I guess you're from Germany too?

[–] [email protected] 21 points 7 months ago

The EFF has a good document on this topic.

[–] [email protected] 10 points 7 months ago

In general, unless your service is pretty big, just following best practices for security and moderation should be fine. Once you get to a certain user base size, laws start kicking in regarding what data you can collect, how you can manage it, what responsibilities you have with regard to that data, etc.

That being said, seeing as you are not a citizen, I’d advise you to just provide the resources to someone else who can do all the hosting for you. That way they’re assuming all the liability.

[–] [email protected] 7 points 7 months ago* (last edited 7 months ago)

Truth be told, I haven't really considered legality when hosting anything. Most of my stuff is self created with open source software for personal use. I'm going to guess and say all that is good.

The only legally questionable stuff I can think of is sharing public access to licensed software or somesort of copyrighted media downloader. Stay clear of those and you should be good.

There are also legal things such as TOR and, yes sometimes VPN, that can raise eyebrows. While they aren't illegal, many sites and services block them. I ran a TOR node for a few days, and within a week it seemed like 1/4 of the internet blacklisted me. Wasn't really fun. Had to change my MAC address and snag a new IP address from my ISP.

I don't really open my servers to non-family and friends. I don't want to spend the time being a babysitter for 20 sites. If that's a concern, perhaps rethink who you give access to.

Trust your gut. You kinda know if you're walking a line.

Good luck!

[–] [email protected] 2 points 7 months ago (1 children)

You can host overseas and use a proxy for hosting. I mostly don't worry about it though because I don't do anything illegal.

[–] [email protected] 4 points 7 months ago (2 children)

I don't plan on doing anything illegal myself, but apparently that's not enough.

Where overseas can I be free of legal issues? Can you elaborate on what you mean by using a proxy for hosting?

[–] [email protected] 2 points 7 months ago (1 children)

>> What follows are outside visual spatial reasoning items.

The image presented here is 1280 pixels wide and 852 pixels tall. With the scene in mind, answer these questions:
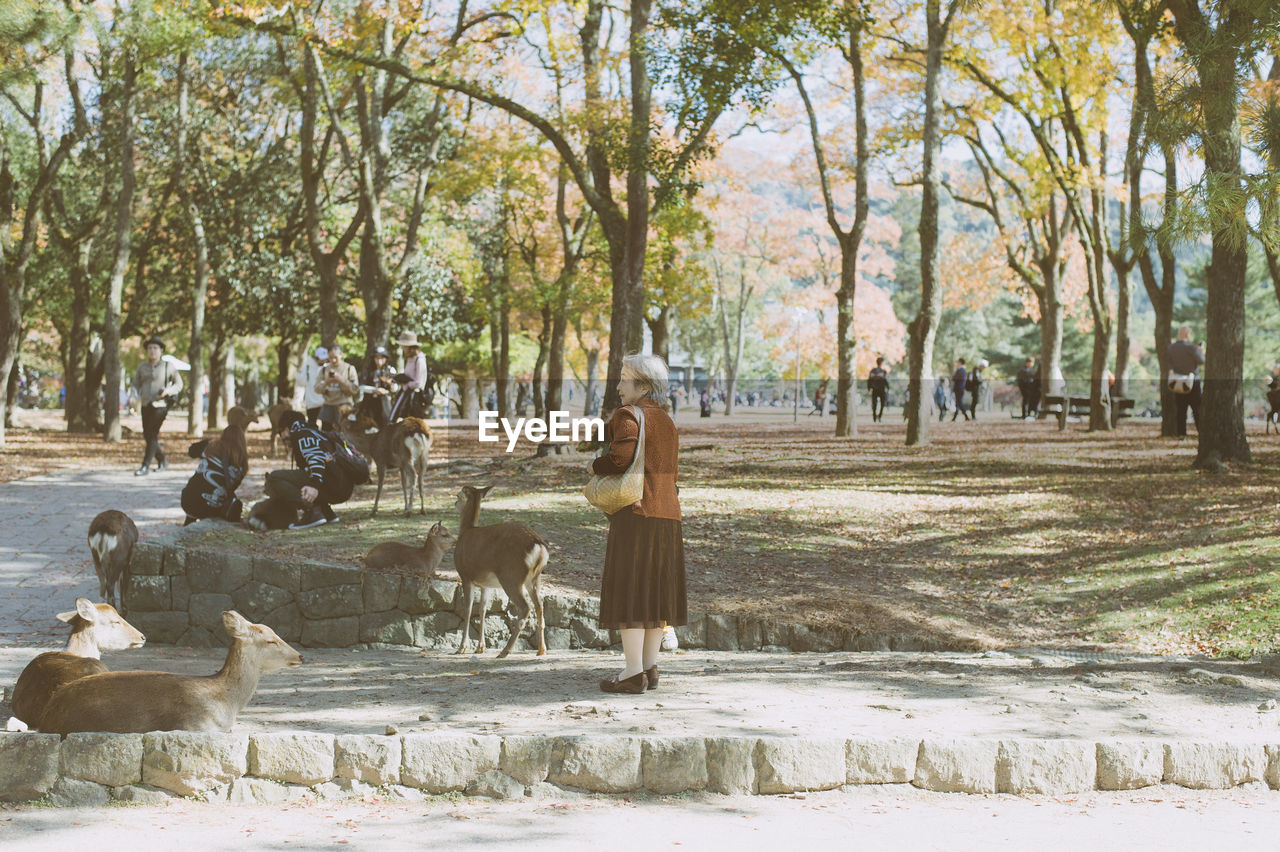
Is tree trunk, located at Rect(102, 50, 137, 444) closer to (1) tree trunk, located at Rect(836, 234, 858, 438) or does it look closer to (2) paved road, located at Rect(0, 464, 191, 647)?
(2) paved road, located at Rect(0, 464, 191, 647)

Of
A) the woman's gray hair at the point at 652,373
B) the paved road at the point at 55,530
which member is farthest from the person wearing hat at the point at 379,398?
the woman's gray hair at the point at 652,373

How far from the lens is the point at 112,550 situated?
30.4 ft

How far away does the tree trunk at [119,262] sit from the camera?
2700 cm

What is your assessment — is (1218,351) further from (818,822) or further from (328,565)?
(818,822)

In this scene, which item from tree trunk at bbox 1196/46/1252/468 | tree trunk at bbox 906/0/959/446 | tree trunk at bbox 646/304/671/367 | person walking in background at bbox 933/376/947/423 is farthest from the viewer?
person walking in background at bbox 933/376/947/423

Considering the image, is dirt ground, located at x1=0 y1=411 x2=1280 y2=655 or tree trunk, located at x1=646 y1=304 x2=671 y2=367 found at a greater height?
tree trunk, located at x1=646 y1=304 x2=671 y2=367

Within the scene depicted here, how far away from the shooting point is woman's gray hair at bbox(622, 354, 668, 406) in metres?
6.87

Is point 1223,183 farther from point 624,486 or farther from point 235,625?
point 235,625

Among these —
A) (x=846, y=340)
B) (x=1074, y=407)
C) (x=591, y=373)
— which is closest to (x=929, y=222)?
(x=846, y=340)

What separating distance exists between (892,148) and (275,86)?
49.7ft

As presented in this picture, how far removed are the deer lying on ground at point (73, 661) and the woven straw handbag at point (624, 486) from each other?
2.62 metres

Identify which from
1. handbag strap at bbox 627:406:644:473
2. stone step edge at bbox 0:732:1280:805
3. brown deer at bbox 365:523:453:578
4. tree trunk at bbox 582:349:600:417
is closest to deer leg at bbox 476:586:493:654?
brown deer at bbox 365:523:453:578

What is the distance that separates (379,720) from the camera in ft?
20.0

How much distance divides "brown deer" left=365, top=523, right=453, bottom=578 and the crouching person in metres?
2.53
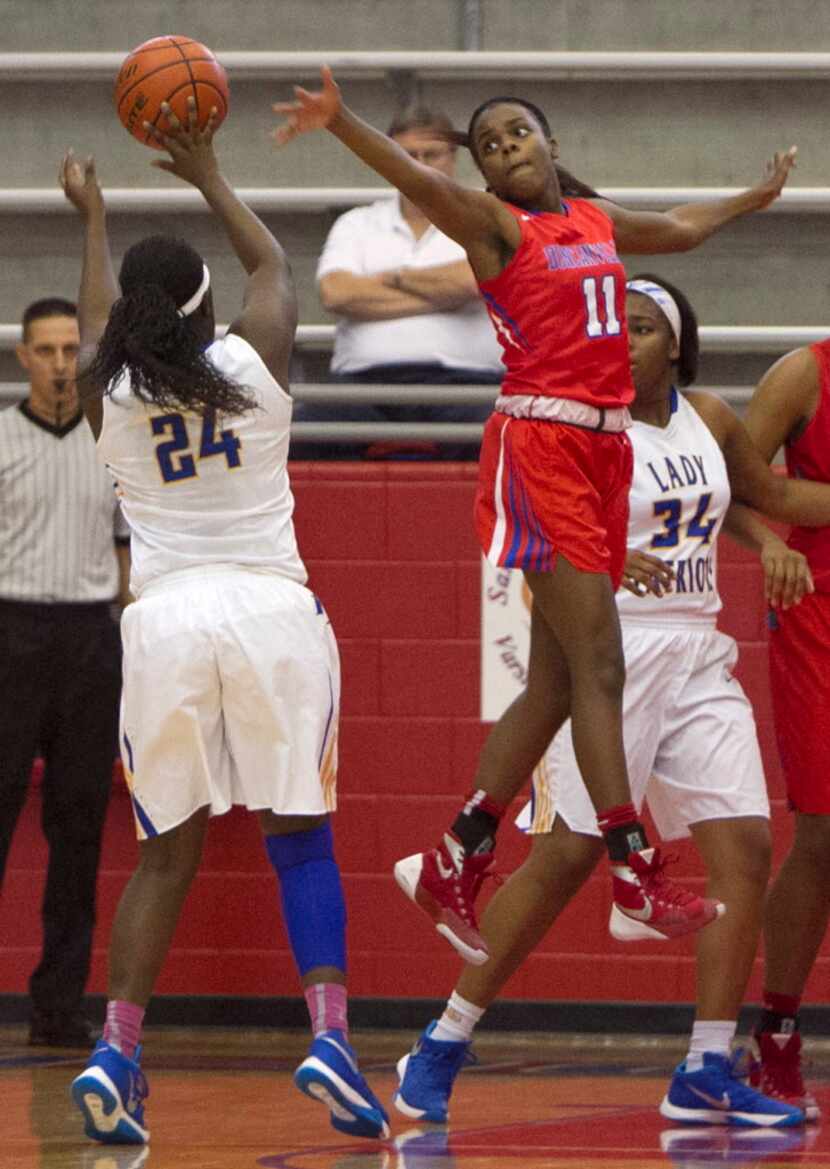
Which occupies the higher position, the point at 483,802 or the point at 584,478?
the point at 584,478

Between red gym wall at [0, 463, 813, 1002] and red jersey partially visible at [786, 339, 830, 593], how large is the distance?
151 centimetres

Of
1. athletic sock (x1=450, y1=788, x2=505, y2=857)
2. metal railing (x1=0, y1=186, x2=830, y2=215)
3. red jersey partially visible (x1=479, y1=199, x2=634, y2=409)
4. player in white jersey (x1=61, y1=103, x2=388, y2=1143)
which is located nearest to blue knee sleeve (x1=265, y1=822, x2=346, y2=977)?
player in white jersey (x1=61, y1=103, x2=388, y2=1143)

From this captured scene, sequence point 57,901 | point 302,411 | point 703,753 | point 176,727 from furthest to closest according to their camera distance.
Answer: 1. point 302,411
2. point 57,901
3. point 703,753
4. point 176,727

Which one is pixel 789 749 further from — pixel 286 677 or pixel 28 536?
pixel 28 536

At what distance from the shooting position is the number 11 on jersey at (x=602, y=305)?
176 inches

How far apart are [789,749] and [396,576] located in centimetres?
204

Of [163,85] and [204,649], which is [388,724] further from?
[163,85]

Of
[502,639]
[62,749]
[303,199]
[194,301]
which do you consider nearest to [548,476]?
[194,301]

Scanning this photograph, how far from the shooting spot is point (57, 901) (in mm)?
6703

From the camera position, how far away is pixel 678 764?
5.07m

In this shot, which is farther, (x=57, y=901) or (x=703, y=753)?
(x=57, y=901)

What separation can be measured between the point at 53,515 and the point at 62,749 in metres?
0.75

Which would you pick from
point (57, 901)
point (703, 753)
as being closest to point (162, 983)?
point (57, 901)

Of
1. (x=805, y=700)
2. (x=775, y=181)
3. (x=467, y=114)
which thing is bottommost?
(x=805, y=700)
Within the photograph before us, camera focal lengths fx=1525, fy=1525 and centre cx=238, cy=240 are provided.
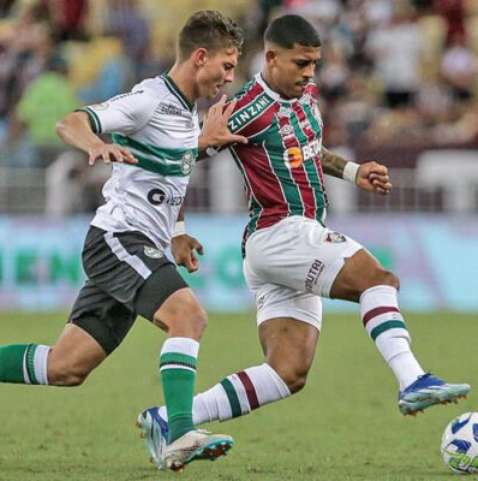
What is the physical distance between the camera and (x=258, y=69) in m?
19.1

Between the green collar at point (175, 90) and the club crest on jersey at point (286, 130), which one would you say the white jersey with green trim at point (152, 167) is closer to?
the green collar at point (175, 90)

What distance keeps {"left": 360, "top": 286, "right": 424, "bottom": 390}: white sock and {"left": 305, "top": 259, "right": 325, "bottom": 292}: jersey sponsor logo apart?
0.87 feet

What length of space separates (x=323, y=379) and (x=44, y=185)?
6.35m

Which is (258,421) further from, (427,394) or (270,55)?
(427,394)

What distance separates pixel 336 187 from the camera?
55.3ft

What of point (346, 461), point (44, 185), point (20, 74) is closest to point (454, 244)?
point (44, 185)

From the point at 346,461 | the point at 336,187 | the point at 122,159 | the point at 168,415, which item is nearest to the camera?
the point at 122,159

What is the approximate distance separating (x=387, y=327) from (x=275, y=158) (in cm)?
117

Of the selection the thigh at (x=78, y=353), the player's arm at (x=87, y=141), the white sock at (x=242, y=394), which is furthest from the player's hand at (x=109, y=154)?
the white sock at (x=242, y=394)

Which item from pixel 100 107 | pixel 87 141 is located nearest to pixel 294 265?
pixel 100 107

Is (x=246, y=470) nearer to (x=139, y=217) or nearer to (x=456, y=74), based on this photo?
(x=139, y=217)

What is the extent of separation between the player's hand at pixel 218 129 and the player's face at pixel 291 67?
0.88 feet

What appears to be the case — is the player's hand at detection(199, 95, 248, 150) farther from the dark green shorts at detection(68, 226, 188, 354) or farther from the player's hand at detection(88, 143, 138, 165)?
the player's hand at detection(88, 143, 138, 165)

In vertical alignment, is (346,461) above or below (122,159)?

If you're not doing anything illegal/copyright violating, then you can host whatever you want. Self-hosting isn't illegal, in fact it's what nearly every business does in some fashion. It's just risky from an intrusion perspective

But if you're going to host something, it should be via a secure channel - a VPN, Reverse Proxy from a VPS, Mesh Network (perhaps with a web-hosted entry point), etc.

[–] [email protected] 3 points 7 months ago

He's talking about user generated content from other users.

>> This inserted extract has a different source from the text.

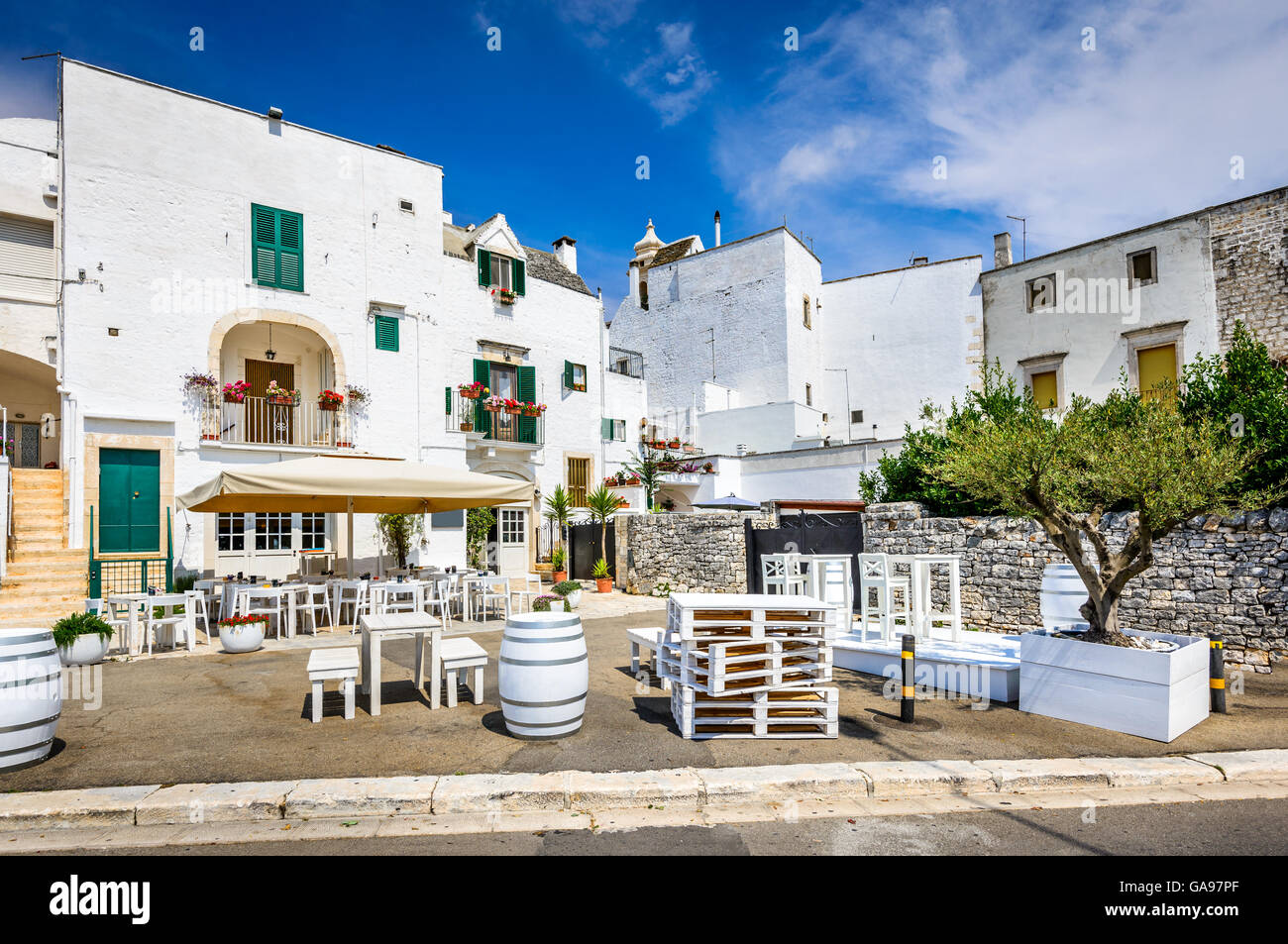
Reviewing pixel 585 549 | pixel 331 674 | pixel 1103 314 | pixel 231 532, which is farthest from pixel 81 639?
pixel 1103 314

[–] [email protected] 1 points 7 months ago

Assuming you are in the US legally you won't have issues. If your illegal that's a different story and you are going to be in trouble regardless

[–] [email protected] 2 points 7 months ago* (last edited 7 months ago)

Acronyms, initialisms, abbreviations, contractions, and other phrases which expand to something larger, that I've seen in this thread:

Fewer Letters More Letters
IP Internet Protocol
VPN Virtual Private Network
VPS Virtual Private Server (opposed to shared hosting)

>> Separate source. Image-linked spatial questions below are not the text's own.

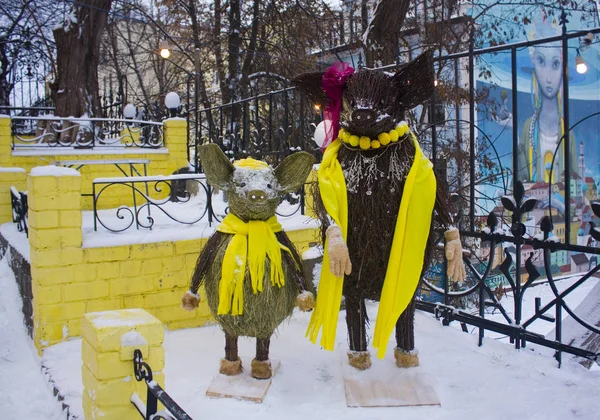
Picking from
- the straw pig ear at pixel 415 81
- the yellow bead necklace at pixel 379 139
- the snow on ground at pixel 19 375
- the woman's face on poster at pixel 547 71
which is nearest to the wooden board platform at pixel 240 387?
Result: the snow on ground at pixel 19 375

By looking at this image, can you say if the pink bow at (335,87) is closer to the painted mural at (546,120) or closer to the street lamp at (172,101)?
the street lamp at (172,101)

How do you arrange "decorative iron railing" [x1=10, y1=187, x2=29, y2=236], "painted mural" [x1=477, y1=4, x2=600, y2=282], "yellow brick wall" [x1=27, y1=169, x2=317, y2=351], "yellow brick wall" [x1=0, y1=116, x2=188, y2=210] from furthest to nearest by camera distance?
"painted mural" [x1=477, y1=4, x2=600, y2=282] < "yellow brick wall" [x1=0, y1=116, x2=188, y2=210] < "decorative iron railing" [x1=10, y1=187, x2=29, y2=236] < "yellow brick wall" [x1=27, y1=169, x2=317, y2=351]

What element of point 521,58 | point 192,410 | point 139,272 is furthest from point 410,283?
point 521,58

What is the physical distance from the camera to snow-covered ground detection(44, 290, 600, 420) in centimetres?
303

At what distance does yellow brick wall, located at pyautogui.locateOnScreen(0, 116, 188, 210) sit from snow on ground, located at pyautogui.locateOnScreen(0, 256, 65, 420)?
305 cm

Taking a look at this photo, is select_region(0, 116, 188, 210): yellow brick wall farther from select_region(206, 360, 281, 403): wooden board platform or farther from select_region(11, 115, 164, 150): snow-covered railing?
select_region(206, 360, 281, 403): wooden board platform

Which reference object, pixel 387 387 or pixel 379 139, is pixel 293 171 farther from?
pixel 387 387

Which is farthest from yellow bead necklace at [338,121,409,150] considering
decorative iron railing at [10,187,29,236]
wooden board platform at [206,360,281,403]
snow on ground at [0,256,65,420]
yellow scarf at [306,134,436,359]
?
decorative iron railing at [10,187,29,236]

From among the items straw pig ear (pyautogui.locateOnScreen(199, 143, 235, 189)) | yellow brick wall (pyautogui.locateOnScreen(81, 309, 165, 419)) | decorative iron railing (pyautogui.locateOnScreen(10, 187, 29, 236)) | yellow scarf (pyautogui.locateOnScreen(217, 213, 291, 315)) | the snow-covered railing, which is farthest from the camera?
the snow-covered railing

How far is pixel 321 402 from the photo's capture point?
125 inches

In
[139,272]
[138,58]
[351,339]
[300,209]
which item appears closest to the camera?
[351,339]

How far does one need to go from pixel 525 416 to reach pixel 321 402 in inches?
44.3

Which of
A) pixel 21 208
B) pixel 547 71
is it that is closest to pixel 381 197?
pixel 21 208

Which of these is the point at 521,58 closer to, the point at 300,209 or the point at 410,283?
the point at 300,209
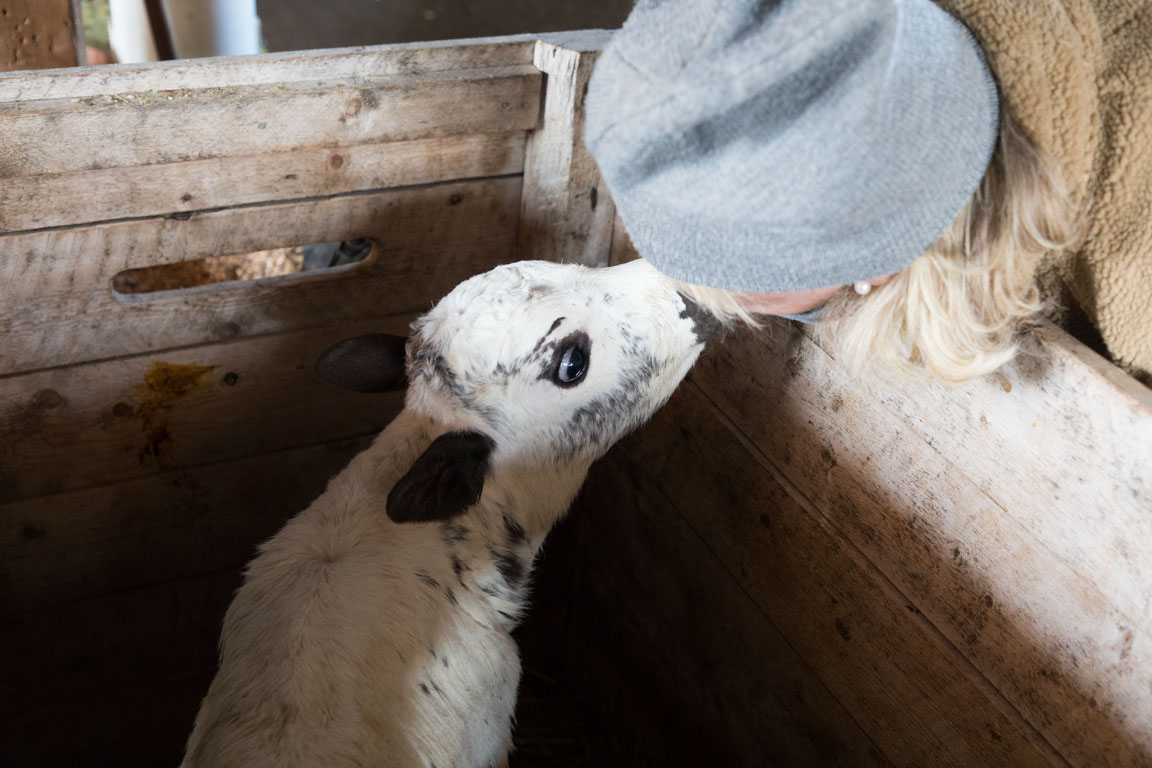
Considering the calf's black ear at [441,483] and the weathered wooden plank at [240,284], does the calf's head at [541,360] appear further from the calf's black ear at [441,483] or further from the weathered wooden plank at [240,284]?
the weathered wooden plank at [240,284]

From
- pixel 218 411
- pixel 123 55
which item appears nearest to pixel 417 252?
pixel 218 411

3 acronyms in this thread; the most compressed thread commented on today has 9 acronyms.

[Thread #617 for this sub, first seen 20th Mar 2024, 02:55] [FAQ] [Full list] [Contact] [Source code]

[–] [email protected] 2 points 7 months ago

Assuming your in the US legally you shouldn't have an issue. If you are illegal and are not suppost to be in the US self hosting services isn't going to change anything.

Anyway I would not host any services at home as that's a major security and privacy risk. If you are wanting to access your own personal stuff use a VPN or route traffic though a VPS. If you want to host a public server you can do so though a VPS where the risk to you is much lower. It also will have the benefit of having high availability by design.